● **Task goal**
Look below for the line containing "order: Artiodactyla"; from there through the line containing "A: Bos taurus (domestic cow).", both lines included, please set down each line exactly and nothing else.

● **Data to use**
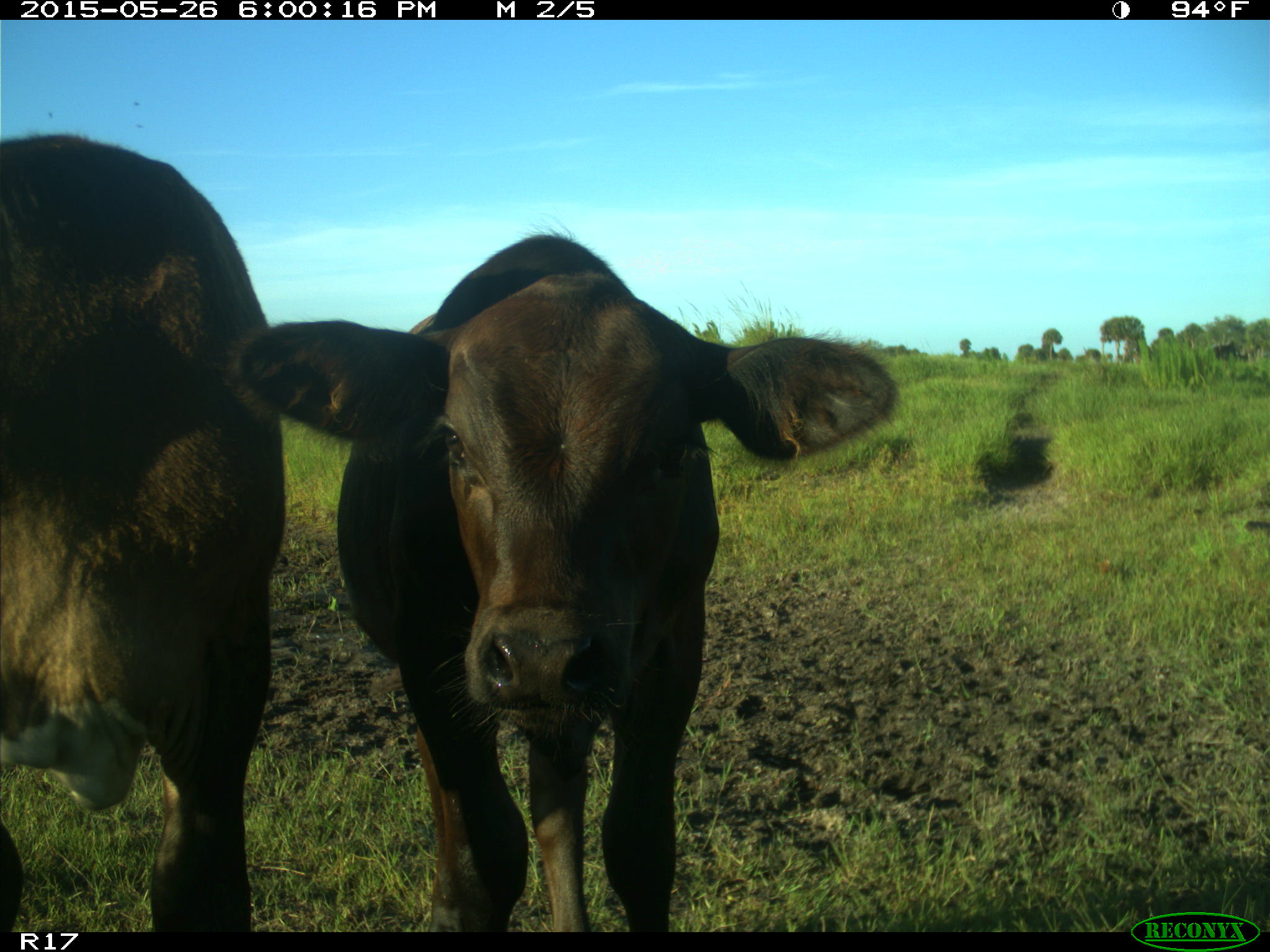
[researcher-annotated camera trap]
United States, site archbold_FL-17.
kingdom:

==

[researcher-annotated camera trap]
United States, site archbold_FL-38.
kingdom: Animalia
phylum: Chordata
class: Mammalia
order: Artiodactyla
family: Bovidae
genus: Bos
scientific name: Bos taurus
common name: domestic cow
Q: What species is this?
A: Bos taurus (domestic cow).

● **Reply**
order: Artiodactyla
family: Bovidae
genus: Bos
scientific name: Bos taurus
common name: domestic cow
Q: What species is this?
A: Bos taurus (domestic cow).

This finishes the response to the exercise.